Despite aggressive vaccination drives, in which some tribal nations at first outpaced the rest of the country, the pandemic laid bare other factors that made Native Americans especially vulnerable to the virus.
In the Navajo Nation, which stretches 27,000 square miles across Arizona, New Mexico and Utah, the scarcity of running water in some communities made it harder for people to wash their hands to prevent the spread of the virus. Respiratory problems caused by indoor pollution — the result of wood and coal used to heat many Navajo homes — also increased Covid’s risks.

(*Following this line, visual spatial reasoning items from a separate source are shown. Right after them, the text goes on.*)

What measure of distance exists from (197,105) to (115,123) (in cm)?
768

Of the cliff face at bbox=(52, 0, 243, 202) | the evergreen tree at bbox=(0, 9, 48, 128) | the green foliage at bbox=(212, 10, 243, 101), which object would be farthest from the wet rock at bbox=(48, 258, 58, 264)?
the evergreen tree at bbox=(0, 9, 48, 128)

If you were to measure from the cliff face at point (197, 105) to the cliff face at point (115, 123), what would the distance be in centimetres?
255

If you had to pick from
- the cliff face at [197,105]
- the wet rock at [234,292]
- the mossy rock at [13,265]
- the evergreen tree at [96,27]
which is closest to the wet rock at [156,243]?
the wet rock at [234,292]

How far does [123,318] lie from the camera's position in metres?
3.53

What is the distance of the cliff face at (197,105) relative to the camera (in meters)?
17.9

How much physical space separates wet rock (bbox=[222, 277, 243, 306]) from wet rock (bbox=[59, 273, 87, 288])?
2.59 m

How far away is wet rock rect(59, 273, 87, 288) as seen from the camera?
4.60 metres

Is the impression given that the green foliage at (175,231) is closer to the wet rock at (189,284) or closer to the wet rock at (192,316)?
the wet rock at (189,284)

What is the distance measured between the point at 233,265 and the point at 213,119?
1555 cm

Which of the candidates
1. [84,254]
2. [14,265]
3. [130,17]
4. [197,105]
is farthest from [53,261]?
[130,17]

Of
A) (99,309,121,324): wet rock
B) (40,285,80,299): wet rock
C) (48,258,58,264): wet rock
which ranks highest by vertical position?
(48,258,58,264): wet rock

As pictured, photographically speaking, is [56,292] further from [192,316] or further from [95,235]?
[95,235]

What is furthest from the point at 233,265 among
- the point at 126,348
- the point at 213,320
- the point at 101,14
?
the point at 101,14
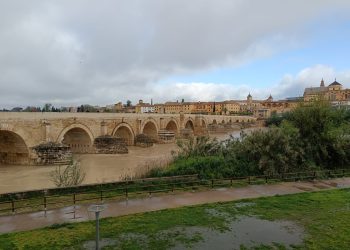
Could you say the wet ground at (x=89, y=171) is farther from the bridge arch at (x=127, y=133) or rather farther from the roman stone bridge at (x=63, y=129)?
the bridge arch at (x=127, y=133)

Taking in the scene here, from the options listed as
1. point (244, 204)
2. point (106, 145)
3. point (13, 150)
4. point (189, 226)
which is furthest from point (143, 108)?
point (189, 226)

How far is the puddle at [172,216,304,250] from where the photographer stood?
20.3ft

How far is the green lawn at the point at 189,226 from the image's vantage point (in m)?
6.11

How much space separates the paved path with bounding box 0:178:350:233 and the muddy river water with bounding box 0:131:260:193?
383cm

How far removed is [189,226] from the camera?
7121mm

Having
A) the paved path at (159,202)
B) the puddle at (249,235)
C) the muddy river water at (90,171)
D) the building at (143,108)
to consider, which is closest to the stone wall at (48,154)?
the muddy river water at (90,171)

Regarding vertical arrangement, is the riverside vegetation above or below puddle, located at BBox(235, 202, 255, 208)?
above

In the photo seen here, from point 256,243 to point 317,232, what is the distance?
1.54 metres

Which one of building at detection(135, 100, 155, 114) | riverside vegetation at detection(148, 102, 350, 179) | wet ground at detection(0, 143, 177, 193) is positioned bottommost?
wet ground at detection(0, 143, 177, 193)

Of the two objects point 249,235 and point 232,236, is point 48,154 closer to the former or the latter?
point 232,236

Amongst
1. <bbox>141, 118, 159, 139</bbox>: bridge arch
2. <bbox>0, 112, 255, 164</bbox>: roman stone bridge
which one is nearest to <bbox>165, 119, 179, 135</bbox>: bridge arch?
<bbox>0, 112, 255, 164</bbox>: roman stone bridge

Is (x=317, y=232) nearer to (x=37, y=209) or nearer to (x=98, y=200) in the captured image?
(x=98, y=200)

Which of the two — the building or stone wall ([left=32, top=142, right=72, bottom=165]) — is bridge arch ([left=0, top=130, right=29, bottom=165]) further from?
the building

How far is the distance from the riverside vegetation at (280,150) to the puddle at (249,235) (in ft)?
15.7
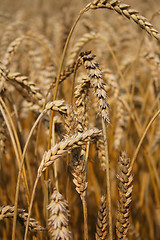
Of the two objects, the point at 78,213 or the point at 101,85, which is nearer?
the point at 101,85

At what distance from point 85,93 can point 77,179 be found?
274mm

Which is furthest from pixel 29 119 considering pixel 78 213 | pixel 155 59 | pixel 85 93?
pixel 85 93

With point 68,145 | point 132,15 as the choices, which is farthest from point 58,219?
point 132,15

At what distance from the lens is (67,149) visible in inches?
25.2

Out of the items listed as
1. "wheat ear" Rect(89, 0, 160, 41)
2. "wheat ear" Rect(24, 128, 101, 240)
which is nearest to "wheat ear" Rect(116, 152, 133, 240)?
"wheat ear" Rect(24, 128, 101, 240)

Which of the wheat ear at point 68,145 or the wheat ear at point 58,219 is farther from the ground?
the wheat ear at point 68,145

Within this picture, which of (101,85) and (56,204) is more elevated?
(101,85)

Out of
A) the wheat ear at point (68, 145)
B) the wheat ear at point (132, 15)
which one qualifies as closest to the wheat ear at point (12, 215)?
the wheat ear at point (68, 145)

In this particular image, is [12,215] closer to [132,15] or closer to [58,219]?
[58,219]

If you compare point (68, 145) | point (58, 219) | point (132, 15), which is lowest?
point (58, 219)

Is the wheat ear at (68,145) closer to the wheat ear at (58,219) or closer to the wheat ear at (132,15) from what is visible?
the wheat ear at (58,219)

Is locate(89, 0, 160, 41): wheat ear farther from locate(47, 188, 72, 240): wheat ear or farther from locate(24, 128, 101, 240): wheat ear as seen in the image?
locate(47, 188, 72, 240): wheat ear

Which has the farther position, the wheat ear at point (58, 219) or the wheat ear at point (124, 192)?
the wheat ear at point (124, 192)

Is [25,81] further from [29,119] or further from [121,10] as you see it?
[29,119]
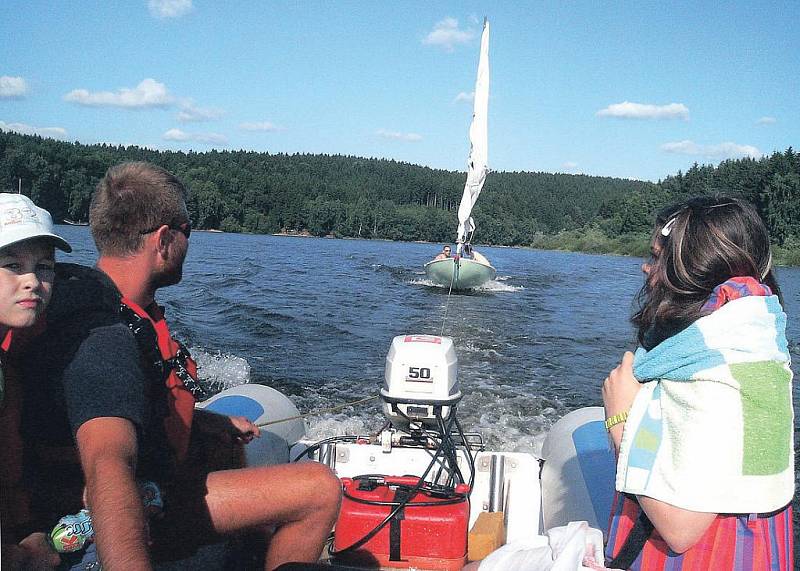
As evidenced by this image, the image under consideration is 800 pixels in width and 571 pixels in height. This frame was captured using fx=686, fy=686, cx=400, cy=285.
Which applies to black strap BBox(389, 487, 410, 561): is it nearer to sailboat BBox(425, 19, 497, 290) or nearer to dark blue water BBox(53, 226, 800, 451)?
dark blue water BBox(53, 226, 800, 451)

And while close-knit families have long helped the Navajo deal with hardships, circumstances in which several generations lived under the same roof made it easier for the virus to spread and harder to isolate patients who tested positive.
Another challenge has been the woefully underfunded Indian Health Service, a government program that provides health care to the 2.2 million members of the nation’s tribal communities.
Even before the pandemic, the agency had to contend with aging facilities, shortages of funding and supplies and an insufficient number of health care providers and hospital beds. These weaknesses contributed to disproportionally high infection and death rates among Native Americans, fueling new anger over what critics describe as decades of neglect from Congress and successive administrations in Washington.
A New York Times analysis found that in states with Indian Health Service hospitals, the death rates for preventable diseases — such as alcohol-related illnesses, diabetes and liver disease — are three to five times higher for Native Americans, who largely rely on those hospitals, than for other groups combined.
Stacy A. Bohlen, chief executive officer of the National Indian Health Board, said the most pressing vulnerability of Native Americans is invisibility. “This is a result of a violent system that was eloquently designed to eradicate us,” she said.